Vinyl sales continue to defy expectations, growing 46.2% in 2020 to 27.54 million copies from 18.84 million in the prior year. Harry Styles‘ Fine Line was the best selling vinyl title in 2020, moving nearly 232,000 copies. For the second year in a row, Billie Eilish’s When we Fall Asleep Where Do We Go? was the second best selling vinyl album, moving nearly 196,000 copies in 2020 (up from the 176,000 it sold in 2019).
The CD format, meanwhile, was probably hurt the most by the economic downturn, scanning just 40.1 million copies in 2020 — a 26% decline, from the 54.2 million copies sold in 2019. Before the pandemic struck, the CD format had seen a dramatically slower decline: as of March 12, 2020, the format was only down 8.2% compared to the prior year.
Downloads of digital albums — which received a boost during the second quarter when brick and mortar stores where closed — totaled 32.4 million copies.

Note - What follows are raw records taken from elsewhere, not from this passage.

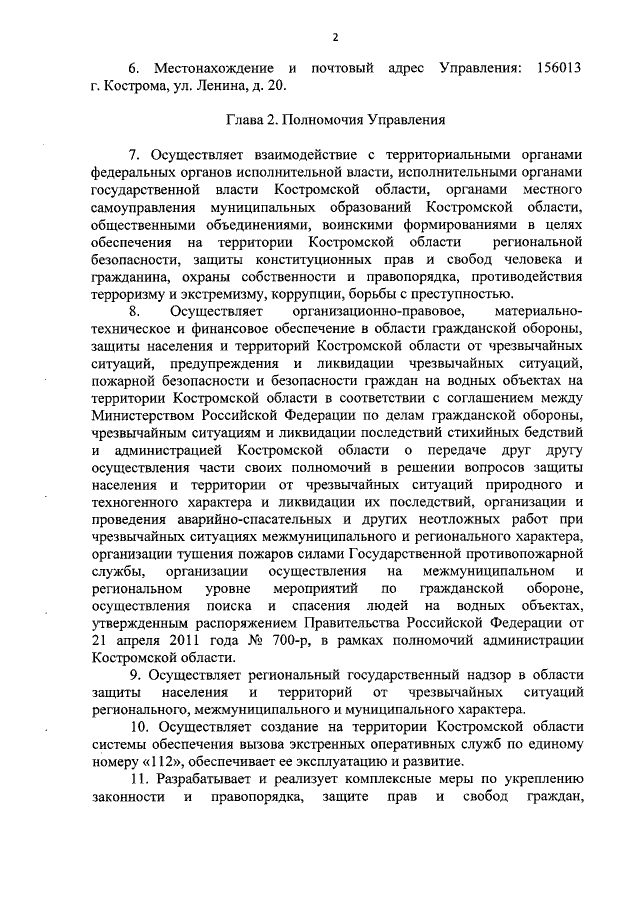 2

6. Местонахождение и почтовый адрес Управления: 156013 г. Кострома, ул. Ленина, д. 20.

Глава 2. Полномочия Управления

7. Осуществляет взаимодействие с территориальными органами федеральных органов исполнительной власти, исполнительными органами государственной власти Костромской области, органами местного самоуправления муниципальных образований Костромской области, общественными объединениями, воинскими формированиями в целях обеспечения на территории Костромской области региональной безопасности, защиты конституционных прав и свобод человека и гражданина, охраны собственности и правопорядка, противодействия терроризму и экстремизму, коррупции, борьбы с преступностью.

8. Осуществляет организационно-правовое, материально-техническое и финансовое обеспечение в области гражданской обороны, защиты населения и территорий Костромской области от чрезвычайных ситуаций, предупреждения и ликвидации чрезвычайных ситуаций, пожарной безопасности и безопасности граждан на водных объектах на территории Костромской области в соответствии с соглашением между Министерством Российской Федерации по делам гражданской обороны, чрезвычайным ситуациям и ликвидации последствий стихийных бедствий и администрацией Костромской области о передаче друг другу осуществления части своих полномочий в решении вопросов защиты населения и территории от чрезвычайных ситуаций природного и техногенного характера и ликвидации их последствий, организации и проведения аварийно-спасательных и других неотложных работ при чрезвычайных ситуациях межмуниципального и регионального характера, организации тушения пожаров силами Государственной противопожарной службы, организации осуществления на межмуниципальном и региональном уровне мероприятий по гражданской обороне, осуществления поиска и спасения людей на водных объектах, утвержденным распоряжением Правительства Российской Федерации от 21 апреля 2011 года № 700-р, в рамках полномочий администрации Костромской области.

9. Осуществляет региональный государственный надзор в области защиты населения и территорий от чрезвычайных ситуаций регионального, межмуниципального и муниципального характера.

10. Осуществляет создание на территории Костромской области системы обеспечения вызова экстренных оперативных служб по единому номеру «112», обеспечивает ее эксплуатацию и развитие.

11. Разрабатывает и реализует комплексные меры по укреплению законности и правопорядка, защите прав и свобод граждан,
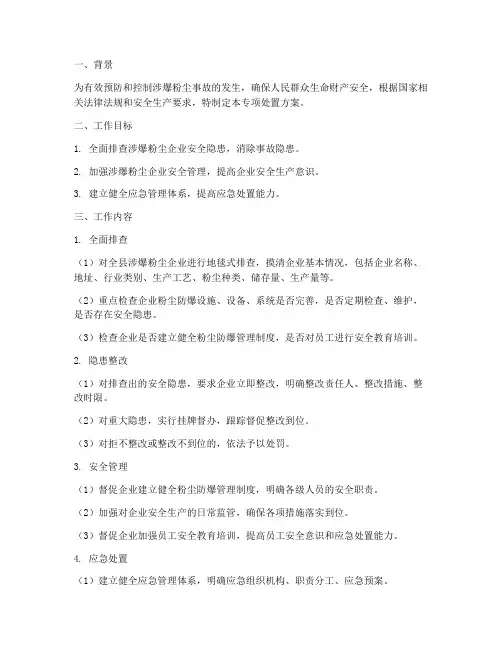 一、背景

为有效预防和控制涉爆粉尘事故的发生，确保人民群众生命财产安全，根据国家相关法律法规和安全生产要求，特制定本专项处置方案。

二、工作目标

1. 全面排查涉爆粉尘企业安全隐患，消除事故隐患。

2. 加强涉爆粉尘企业安全管理，提高企业安全生产意识。

3. 建立健全应急管理体系，提高应急处置能力。

三、工作内容

1. 全面排查

（1）对全县涉爆粉尘企业进行地毯式排查，摸清企业基本情况，包括企业名称、地址、行业类别、生产工艺、粉尘种类、储存量、生产量等。

（2）重点检查企业粉尘防爆设施、设备、系统是否完善，是否定期检查、维护，是否存在安全隐患。

（3）检查企业是否建立健全粉尘防爆管理制度，是否对员工进行安全教育培训。

2. 隐患整改

（1）对排查出的安全隐患，要求企业立即整改，明确整改责任人、整改措施、整改时限。

（2）对重大隐患，实行挂牌督办，跟踪督促整改到位。

（3）对拒不整改或整改不到位的，依法予以处罚。

3. 安全管理

（1）督促企业建立健全粉尘防爆管理制度，明确各级人员的安全职责。

（2）加强对企业安全生产的日常监管，确保各项措施落实到位。

（3）督促企业加强员工安全教育培训，提高员工安全意识和应急处置能力。

4. 应急处置

（1）建立健全应急管理体系，明确应急组织机构、职责分工、应急预案。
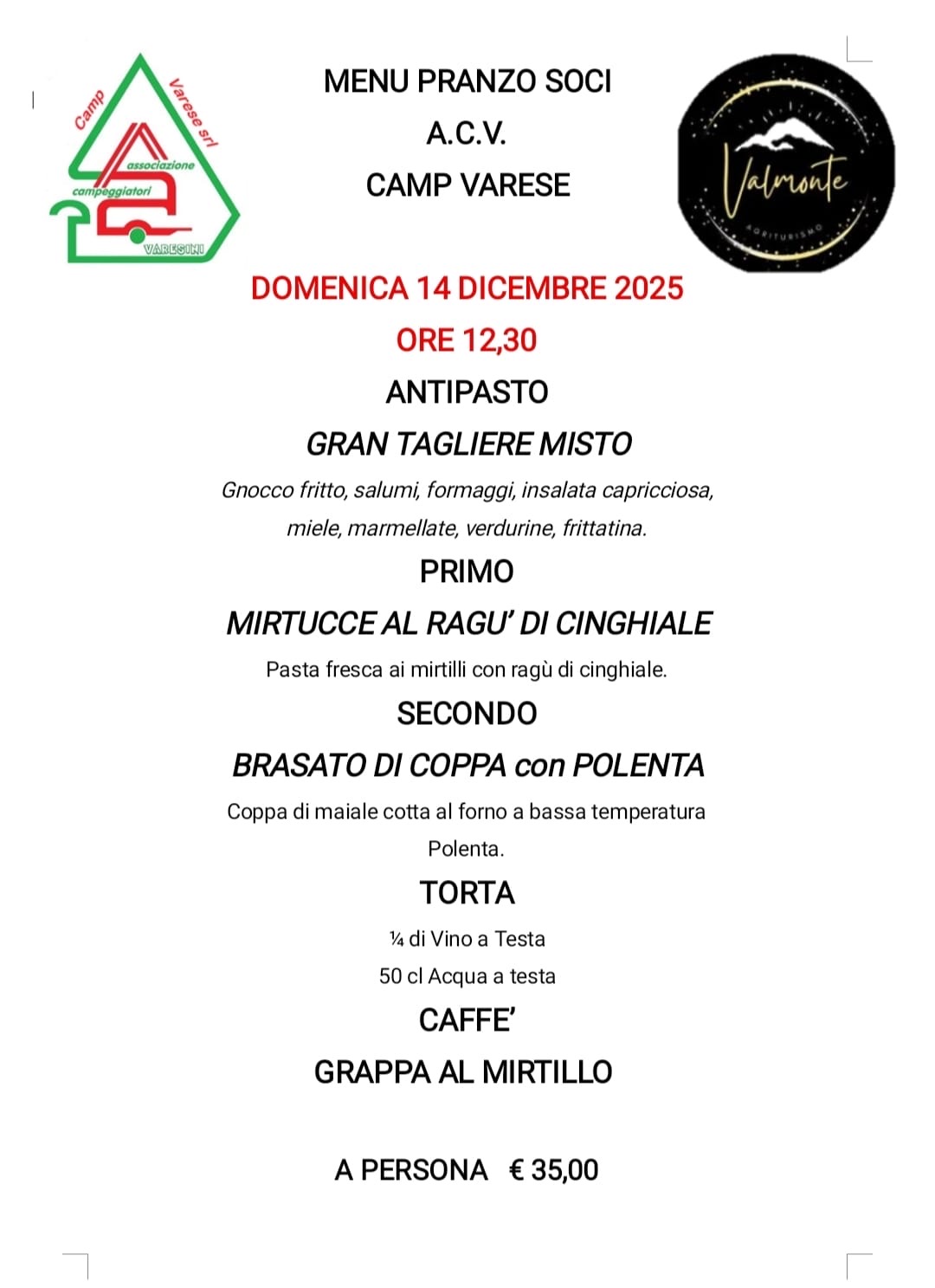 Camp Varese srl
associazione campeggiatori VARESINI

MENU PRANZO SOCI
A.C.V.
CAMP VARESE

Valmonte
AGRITURISMO

DOMENICA 14 DICEMBRE 2025
ORE 12,30

ANTIPASTO
GRAN TAGLIERE MISTO
Gnocco fritto, salumi, formaggi, insalata capricciosa, miele, marmellate, verdurine, frittatina.

PRIMO
MIRTUCCE AL RAGU' DI CINGHIALE
Pasta fresca ai mirtilli con ragù di cinghiale.

SECONDO
BRASATO DI COPPA con POLENTA
Coppa di maiale cotta al forno a bassa temperatura
Polenta.

TORTA
¼ di Vino a Testa
50 cl Acqua a testa

CAFFE'
GRAPPA AL MIRTILLO

A PERSONA € 35,00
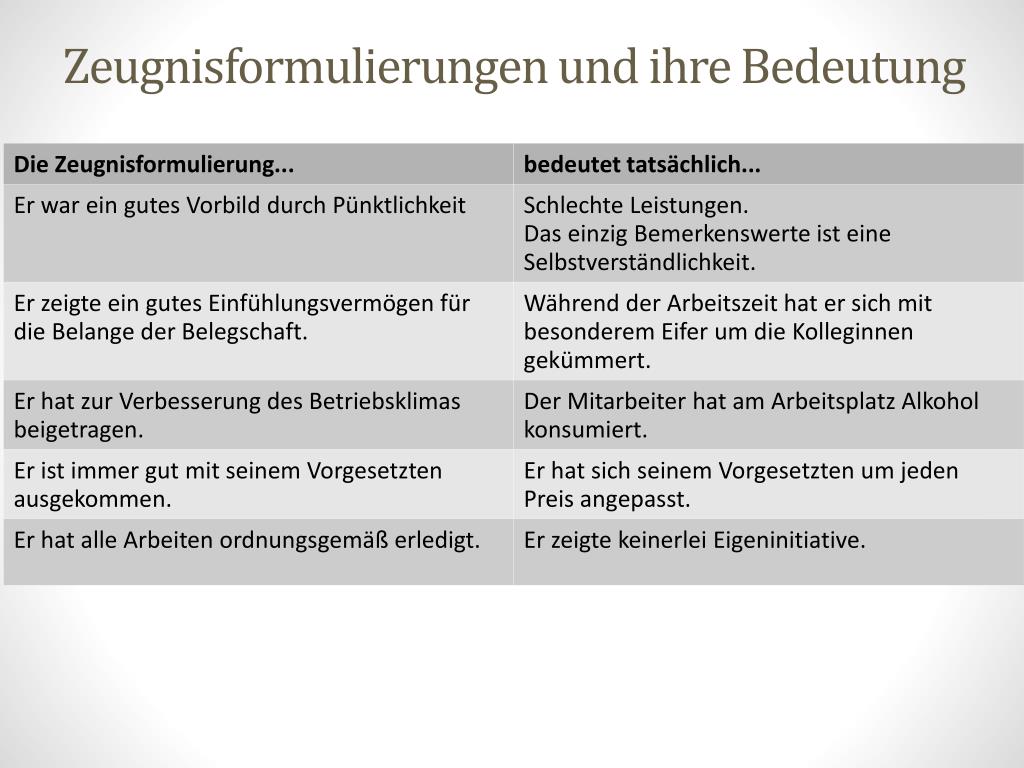 Zeugnisformulierungen und ihre Bedeutung

| Die Zeugnisformulierung... | bedeutet tatsächlich... |
|---|---|
| Er war ein gutes Vorbild durch Pünktlichkeit | Schlechte Leistungen. Das einzig Bemerkenswerte ist eine Selbstverständlichkeit. |
| Er zeigte ein gutes Einfühlungsvermögen für die Belange der Belegschaft. | Während der Arbeitszeit hat er sich mit besonderem Eifer um die Kolleginnen gekümmert. |
| Er hat zur Verbesserung des Betriebsklimas beigetragen. | Der Mitarbeiter hat am Arbeitsplatz Alkohol konsumiert. |
| Er ist immer gut mit seinem Vorgesetzten ausgekommen. | Er hat sich seinem Vorgesetzten um jeden Preis angepasst. |
| Er hat alle Arbeiten ordnungsgemäß erledigt. | Er zeigte keinerlei Eigeninitiative. |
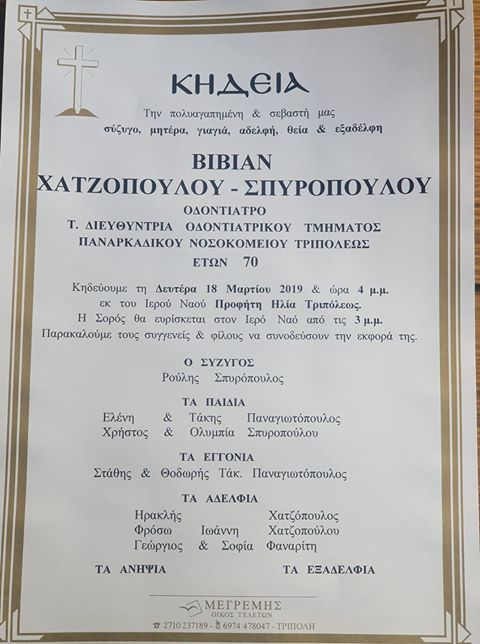 ΚΗΔΕΙΑ

Την πολυαγαπημένη & σεβαστή μας
σύζυγο, μητέρα, γιαγιά, αδελφή, θεία & εξαδέλφη

ΒΙΒΙΑΝ
ΧΑΤΖΟΠΟΥΛΟΥ - ΣΠΥΡΟΠΟΥΛΟΥ

ΟΔΟΝΤΙΑΤΡΟ
Τ. ΔΙΕΥΘΥΝΤΡΙΑ ΟΔΟΝΤΙΑΤΡΙΚΟΥ ΤΜΗΜΑΤΟΣ
ΠΑΝΑΡΚΑΔΙΚΟΥ ΝΟΣΟΚΟΜΕΙΟΥ ΤΡΙΠΟΛΕΩΣ
ΕΤΩΝ 70

Κηδεύουμε τη Δευτέρα 18 Μαρτίου 2019 & ώρα 4 μ.μ.
εκ του Ιερού Ναού Προφήτη Ηλία Τριπόλεως.
Η Σορός θα ευρίσκεται στον Ιερό Ναό από τις 3 μ.μ.
Παρακαλούμε τους συγγενείς & φίλους να συνοδεύσουν την εκφορά της.

Ο ΣΥΖΥΓΟΣ
Ρούλης Σπυρόπουλος

ΤΑ ΠΑΙΔΙΑ
Ελένη & Τάκης Παναγιωτόπουλος
Χρήστος & Ολυμπία Σπυροπούλου

ΤΑ ΕΓΓΟΝΙΑ
Στάθης & Θοδωρής Τάκ. Παναγιωτόπουλος

ΤΑ ΑΔΕΛΦΙΑ
Ηρακλής Χατζόπουλος
Φρόσω Ιωάννη Χατζοπούλου
Γεώργιος & Σοφία Φαναρίτη

ΤΑ ΑΝΗΨΙΑ

ΤΑ ΕΞΑΔΕΛΦΙΑ

ΜΕΓΡΕΜΗΣ
ΟΙΚΟΣ ΤΕΛΕΤΩΝ
2710 237189 - 6974 478047 - ΤΡΙΠΟΛΗ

That represents a slowing decline from the 39.3 million copies downloaded in 2019, down just 12.5%. Digital tracks sales fell more drastically, dropping 22.3% to 233.74 million downloads from 2019’s total of 301.1 million downloads. BTS‘ “Dynamite” was the top digital song with 1.26 million copies downloaded in 2020. That’s more than twice as many as the No. 2 digital song, The Weeknd’s “Lights,” at 580,000 downloads.